(Written instruction 1):
Answer these questions about the preliminary ruling:
(a) On what date did Richards file the amended complaint?
(b) How many days was Richards given to file and serve an amended complaint?
(c) On what date did the employer terminate Richards' employment?
(Written instruction 2):
Repeat word for word the passage of the preliminary ruling from "Paul Richards (Richards" up to and including "of collective bargaining.".

(Excerpt):
■ ■ ■ ■ ■ ■ ■

BEFORE THE PUBLIC EMPLOYMENT RELATIONS COMMISSION

City of Redmond,

Employer.

 

Paul Richards,

Complainant,

vs.

international association of fire fighterS local 2829,

Respondent.

CASE 133219-U-20

DECISION 13311 - PECB

PRELIMINARY RULING AND
ORDER OF PARTIAL DISMISSAL

Paul Richards, the complainant.

Alex J. Skalbania, Attorney at Law, Skalbania & Vinnedge, PSC, for the City of Redmond.

On December 7, 2020, Paul Richards (complainant) filed an unfair labor practice complaint against the International Association of Fire Fighters Local 2829 (union). The complaint was reviewed under WAC 391-45-110.[1] A deficiency notice issued on January 5, 2021, notified Richards that a cause of action could not be found at that time due to substantive and procedural defects within the complaint. Richards was given a period of 21 days in which to file and serve an amended complaint or face dismissal of the deficient allegations.

On January 21, 2021, Richards filed an amended complaint. The allegation that the union breached its duty of fair representation by providing the employer with privileged information during an employee investigation[2] and by aligning itself against members by settling grievances in exchange for the removal of the Fire Chief and Deputy Fire Chief[3] state causes of action that are subject to further proceedings before this agency. All other allegations of the amended complaint are dismissed.

Background

Paul Richards (Richards or complainant) was employed as a firefighter with the City of Redmond (employer) and was represented by the International Association of Fire Fighters Local 2829 (Local 2829) for purposes of collective bargaining.

According to his amended complaint, the employer terminated Richards’ employment with the City of Redmond on June 10, 2019. As part of the investigation into his conduct, Richards’ asserts that in February 2019 an unidentified Local 2829 executive board member shared privileged information with the employer about Richards’ discipline.

■ ■ ■ ■ ■ ■ ■

(Part of a data file):
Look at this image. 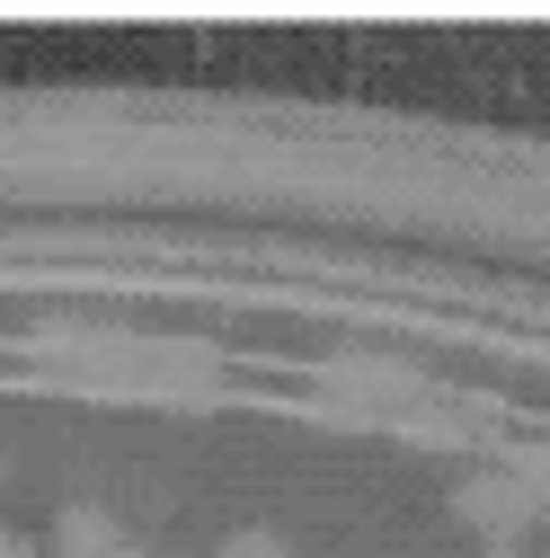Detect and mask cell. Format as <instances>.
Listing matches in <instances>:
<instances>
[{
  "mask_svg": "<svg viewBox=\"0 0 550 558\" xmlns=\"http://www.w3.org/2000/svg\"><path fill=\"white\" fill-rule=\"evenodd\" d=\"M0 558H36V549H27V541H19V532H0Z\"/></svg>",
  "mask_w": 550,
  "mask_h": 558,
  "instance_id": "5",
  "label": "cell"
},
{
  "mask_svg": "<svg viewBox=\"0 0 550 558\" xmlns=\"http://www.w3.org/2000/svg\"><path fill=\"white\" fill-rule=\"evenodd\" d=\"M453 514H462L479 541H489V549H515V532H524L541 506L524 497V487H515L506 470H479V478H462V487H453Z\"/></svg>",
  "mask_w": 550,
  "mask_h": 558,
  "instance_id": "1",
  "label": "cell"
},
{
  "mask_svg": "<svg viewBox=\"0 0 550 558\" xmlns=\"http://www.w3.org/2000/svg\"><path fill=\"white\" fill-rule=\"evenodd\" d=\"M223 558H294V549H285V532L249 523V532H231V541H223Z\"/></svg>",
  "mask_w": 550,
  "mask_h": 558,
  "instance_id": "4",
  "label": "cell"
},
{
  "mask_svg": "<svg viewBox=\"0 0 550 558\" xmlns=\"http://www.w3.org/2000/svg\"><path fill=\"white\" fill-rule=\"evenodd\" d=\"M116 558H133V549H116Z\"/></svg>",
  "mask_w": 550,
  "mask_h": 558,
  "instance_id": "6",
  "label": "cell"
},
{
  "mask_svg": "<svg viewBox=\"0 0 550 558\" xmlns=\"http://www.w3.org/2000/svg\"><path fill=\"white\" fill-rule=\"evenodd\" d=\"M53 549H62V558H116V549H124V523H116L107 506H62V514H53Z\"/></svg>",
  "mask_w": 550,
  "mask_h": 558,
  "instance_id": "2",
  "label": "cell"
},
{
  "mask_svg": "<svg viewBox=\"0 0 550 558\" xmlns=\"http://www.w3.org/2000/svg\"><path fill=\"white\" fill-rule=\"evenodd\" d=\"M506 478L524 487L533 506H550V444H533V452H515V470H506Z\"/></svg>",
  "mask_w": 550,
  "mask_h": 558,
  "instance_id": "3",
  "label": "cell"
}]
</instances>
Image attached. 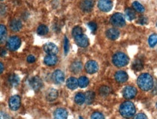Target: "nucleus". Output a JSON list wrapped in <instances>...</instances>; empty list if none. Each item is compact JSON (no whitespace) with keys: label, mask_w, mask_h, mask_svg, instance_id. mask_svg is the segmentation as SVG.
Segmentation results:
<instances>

■ ■ ■ ■ ■ ■ ■

(Task output 1):
(a) January 21, 2021
(b) 21 days
(c) June 10, 2019

(Task output 2):
Paul Richards (Richards or complainant) was employed as a firefighter with the City of Redmond (employer) and was represented by the International Association of Fire Fighters Local 2829 (Local 2829) for purposes of collective bargaining.